Green tea has the amino acid L-theanine which naturally reduces stress and improves the length and quality of sleep. I typically only drink organic green tea. It relaxes me when the hot liquid goes down my throat, especially in the winter. I fall asleep pretty quickly afterward. I would also try Yogi Bedtime tea.

2. Set timers

I lose track of time quite easily when I'm studying. Set reminders/alarms to eat, take a break and go to sleep. Fortunately, there's a bedtime app on iPhones installed to keep track of your sleep cycle and plenty of apps out there to do the same.

3. Get your exercise in

Try to go to the gym every day. I find that on days that I go to the gym, I sleep earlier and better, probably because I'm just tired. It's also a great way to release any stress that your mind and body may have. Stretch into yoga and let your heart pump your blood for better circulation.

4. #SelfCare #SkinCare

I absolutely love skin care. I have oily, acne-prone skin so I'm very picky about what I apply to my face. I love the feeling of cool masks and the soothing fragrance they have. Lay down on your bed with a sheet mask on and think happy thoughts.

5. Get a massage

I often feel stiff and experience back and shoulder pain which makes sleeping uncomfortable at times or simply takes much longer to fall asleep. It's definitely worth going to a masseuse, sitting down on a massage chair, or getting a friend to massage your back, especially since the most tension tends to be upon your shoulders and back when we carry our backpacks and sit through classes the majority of the day.

6. ASMR

According to the National Sleep Foundation, ASMR, autonomous sensory meridian response, describes "a feeling of euphoric tingling and relaxation that can come over someone when he or she watches certain videos or hears certain sounds." Many of these videos are quiet, focusing on everyday sounds that we often do not notice which end up being quite calming. I discovered ASMR over the summer and found them interesting and effective for me such as tapping sounds. However, I DO NOT like eating/mouth sounds. Ew.

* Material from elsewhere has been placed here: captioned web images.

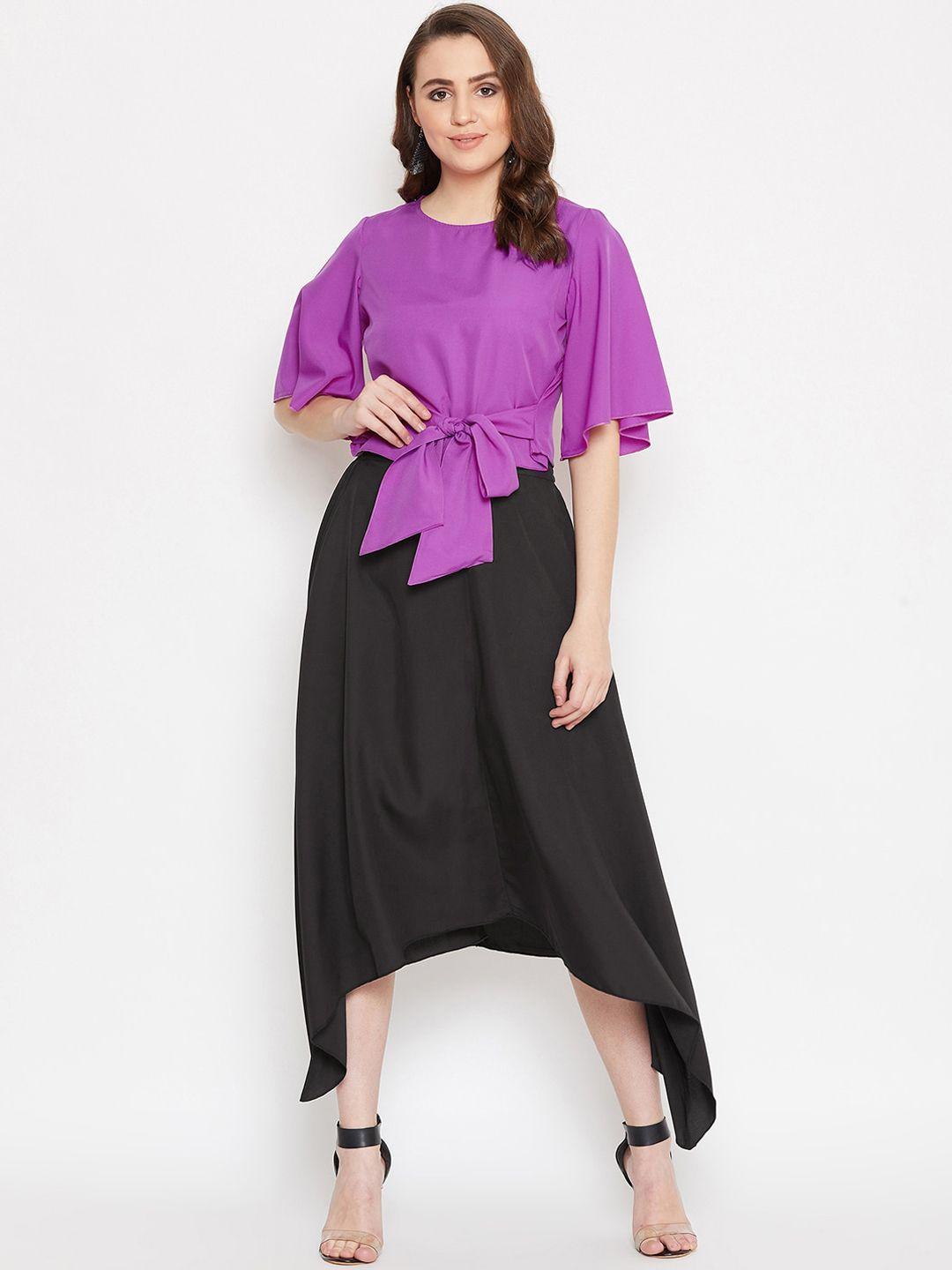 bitterlime women purple & black top with skirt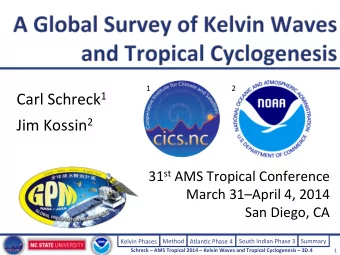 Carl  Schreck 1  Jim  Kossin 2     31 st AMS  Tropical  Conference    March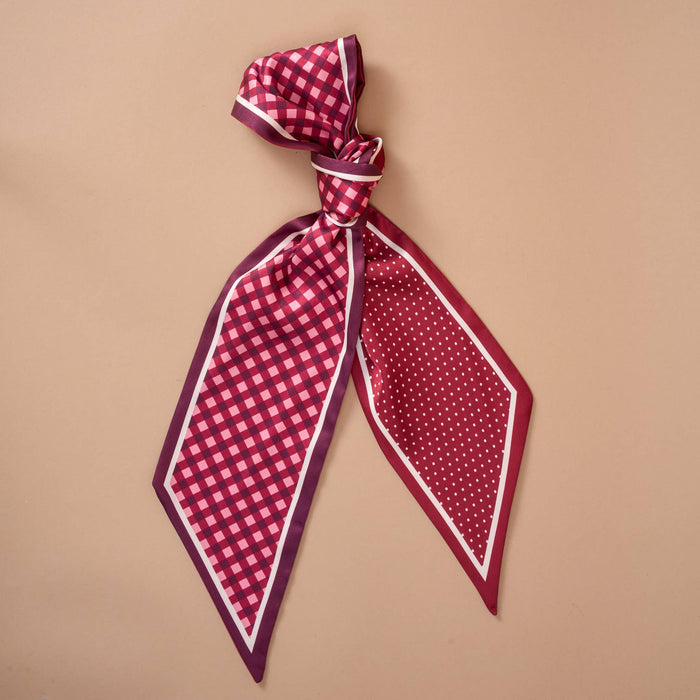 The Darling Effect Twirl & Tie Scarf Accessory-Gingham Burgundy – women's accessories - scarf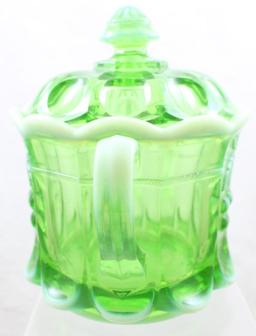 Green opalescent glass Cherry and Cable cookie jar with lid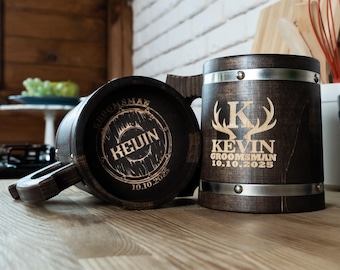 Personalized Wooden Beer Mugs for the Best Man and Groomsmen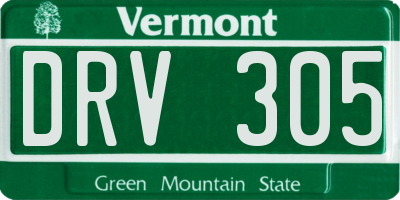 VT license plate DRV305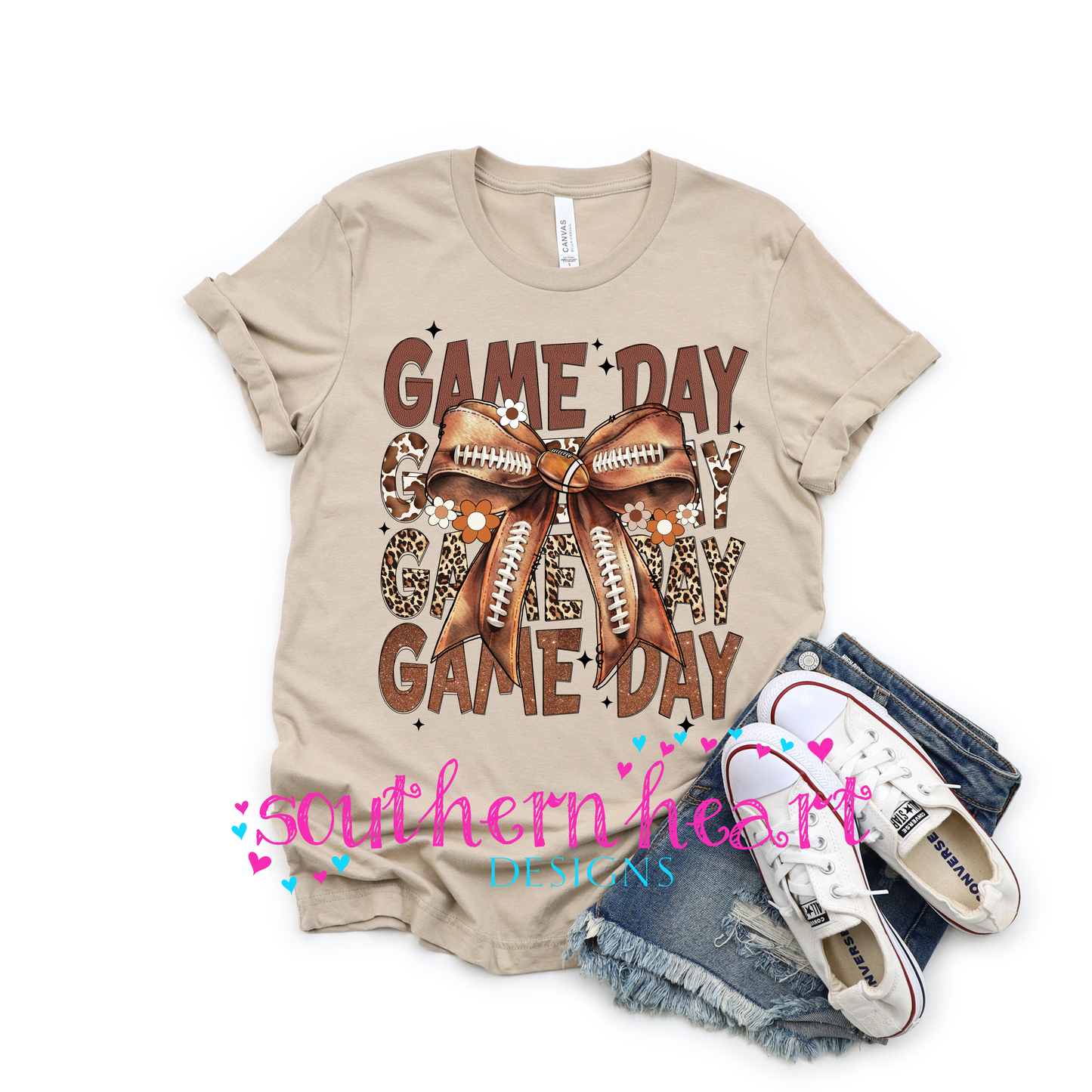 Game Day/Coquette Football Bow T-shirt : Xl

7. Go to bed with a good dream in mind

Close your eyes and think of something or someone that you love. Picture yourself where you want to be, somewhere where you will be stress-free with the people you want to be and let yourself dream of that place. I fall asleep to dreams of my family vacationing together, a job that I love, spending time with laughing babies, starting a clinic in Bangladesh, and all the hopes I want to accomplish in my lifetime. It's peaceful to dream of good things. Let yourself float into your fantasies.